WHAT IS NEEDED: Rewrite all of the data below with "wooden headboard" changed to "oak headboard" wherever it occurs, keeping everything else the same. Omit the pictures from your answer.

MATERIAL SUPPLIED:
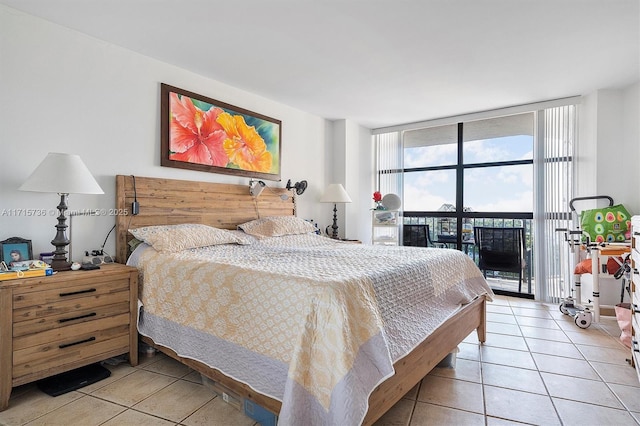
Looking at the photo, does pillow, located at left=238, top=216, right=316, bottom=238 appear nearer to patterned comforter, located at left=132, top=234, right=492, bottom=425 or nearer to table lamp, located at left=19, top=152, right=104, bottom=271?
patterned comforter, located at left=132, top=234, right=492, bottom=425

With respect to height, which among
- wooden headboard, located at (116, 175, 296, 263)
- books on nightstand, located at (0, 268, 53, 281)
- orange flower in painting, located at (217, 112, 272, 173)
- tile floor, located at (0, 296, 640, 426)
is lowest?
tile floor, located at (0, 296, 640, 426)

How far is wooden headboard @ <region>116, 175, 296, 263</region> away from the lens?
2.67m

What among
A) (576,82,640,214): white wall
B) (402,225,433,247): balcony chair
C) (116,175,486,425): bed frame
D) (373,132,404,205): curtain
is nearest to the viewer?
(116,175,486,425): bed frame

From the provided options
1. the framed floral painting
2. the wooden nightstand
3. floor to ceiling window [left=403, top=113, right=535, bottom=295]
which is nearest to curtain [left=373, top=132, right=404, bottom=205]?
floor to ceiling window [left=403, top=113, right=535, bottom=295]

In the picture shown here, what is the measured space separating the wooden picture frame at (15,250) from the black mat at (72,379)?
2.47 feet

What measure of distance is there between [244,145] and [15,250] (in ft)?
6.89

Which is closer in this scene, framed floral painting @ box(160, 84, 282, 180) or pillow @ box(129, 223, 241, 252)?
pillow @ box(129, 223, 241, 252)

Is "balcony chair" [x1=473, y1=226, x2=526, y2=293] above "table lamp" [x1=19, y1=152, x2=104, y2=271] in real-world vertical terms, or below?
below

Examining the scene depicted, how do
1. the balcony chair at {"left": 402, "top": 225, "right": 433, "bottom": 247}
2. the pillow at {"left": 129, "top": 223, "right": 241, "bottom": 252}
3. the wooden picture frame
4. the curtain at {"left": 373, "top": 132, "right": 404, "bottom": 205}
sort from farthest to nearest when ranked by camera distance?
the curtain at {"left": 373, "top": 132, "right": 404, "bottom": 205} → the balcony chair at {"left": 402, "top": 225, "right": 433, "bottom": 247} → the pillow at {"left": 129, "top": 223, "right": 241, "bottom": 252} → the wooden picture frame

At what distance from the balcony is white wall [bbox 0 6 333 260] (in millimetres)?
3279

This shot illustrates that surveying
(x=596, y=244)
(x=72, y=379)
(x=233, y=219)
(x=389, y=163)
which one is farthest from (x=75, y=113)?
(x=596, y=244)

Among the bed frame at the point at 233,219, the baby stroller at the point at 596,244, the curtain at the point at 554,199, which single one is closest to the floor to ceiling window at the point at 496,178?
the curtain at the point at 554,199

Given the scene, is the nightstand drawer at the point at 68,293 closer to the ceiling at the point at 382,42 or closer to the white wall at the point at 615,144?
the ceiling at the point at 382,42

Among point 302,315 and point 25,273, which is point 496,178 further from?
point 25,273
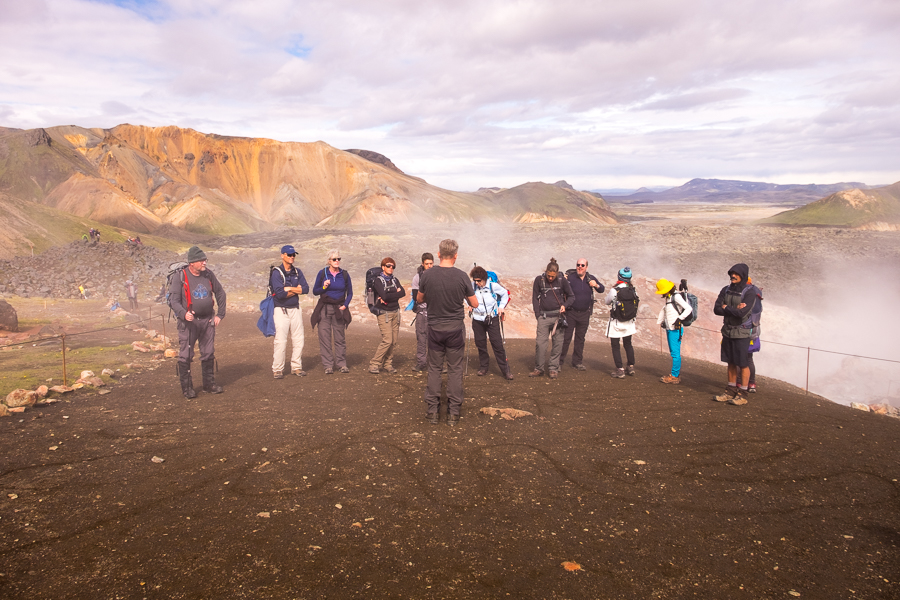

ANSWER FOR THIS EXERCISE:
Looking at the photo, does pillow, located at left=238, top=216, right=316, bottom=238 appear nearer to patterned comforter, located at left=132, top=234, right=492, bottom=425 or nearer to table lamp, located at left=19, top=152, right=104, bottom=271?
patterned comforter, located at left=132, top=234, right=492, bottom=425

With respect to height, which among
- oak headboard, located at (116, 175, 296, 263)
- books on nightstand, located at (0, 268, 53, 281)
- orange flower in painting, located at (217, 112, 272, 173)
- tile floor, located at (0, 296, 640, 426)
is lowest?
tile floor, located at (0, 296, 640, 426)

How far is oak headboard @ <region>116, 175, 296, 263</region> away from the lens?
2.67m

What among
A) (576,82,640,214): white wall
B) (402,225,433,247): balcony chair
C) (116,175,486,425): bed frame
D) (373,132,404,205): curtain
is nearest to the viewer?
(116,175,486,425): bed frame

From the provided options
1. the framed floral painting
2. the wooden nightstand
3. floor to ceiling window [left=403, top=113, right=535, bottom=295]
which is nearest to curtain [left=373, top=132, right=404, bottom=205]?
floor to ceiling window [left=403, top=113, right=535, bottom=295]

In the picture shown here, what is the measured space separating the wooden picture frame at (15,250) from the black mat at (72,379)?
2.47 feet

What measure of distance is there between [244,145] and [15,250] (in ft)?
6.89

Which is closer in this scene, framed floral painting @ box(160, 84, 282, 180) or pillow @ box(129, 223, 241, 252)?
pillow @ box(129, 223, 241, 252)

Is "balcony chair" [x1=473, y1=226, x2=526, y2=293] above "table lamp" [x1=19, y1=152, x2=104, y2=271] in real-world vertical terms, or below?
below

Examining the scene depicted, how do
1. the balcony chair at {"left": 402, "top": 225, "right": 433, "bottom": 247}
2. the pillow at {"left": 129, "top": 223, "right": 241, "bottom": 252}
3. the wooden picture frame
4. the curtain at {"left": 373, "top": 132, "right": 404, "bottom": 205}
sort from farthest to nearest when ranked by camera distance?
the curtain at {"left": 373, "top": 132, "right": 404, "bottom": 205} → the balcony chair at {"left": 402, "top": 225, "right": 433, "bottom": 247} → the pillow at {"left": 129, "top": 223, "right": 241, "bottom": 252} → the wooden picture frame

At what distance from the balcony is white wall [bbox 0 6 333 260] (in millimetres)?
3279

This shot illustrates that surveying
(x=596, y=244)
(x=72, y=379)
(x=233, y=219)
(x=389, y=163)
which one is farthest from (x=75, y=113)?
(x=596, y=244)

Among the bed frame at the point at 233,219, the baby stroller at the point at 596,244, the curtain at the point at 554,199, which single one is closest to the floor to ceiling window at the point at 496,178?
the curtain at the point at 554,199

Given the scene, is the nightstand drawer at the point at 68,293 closer to the ceiling at the point at 382,42 or closer to the white wall at the point at 615,144?
the ceiling at the point at 382,42

Among point 302,315 and point 25,273, which is point 496,178 further from?
point 25,273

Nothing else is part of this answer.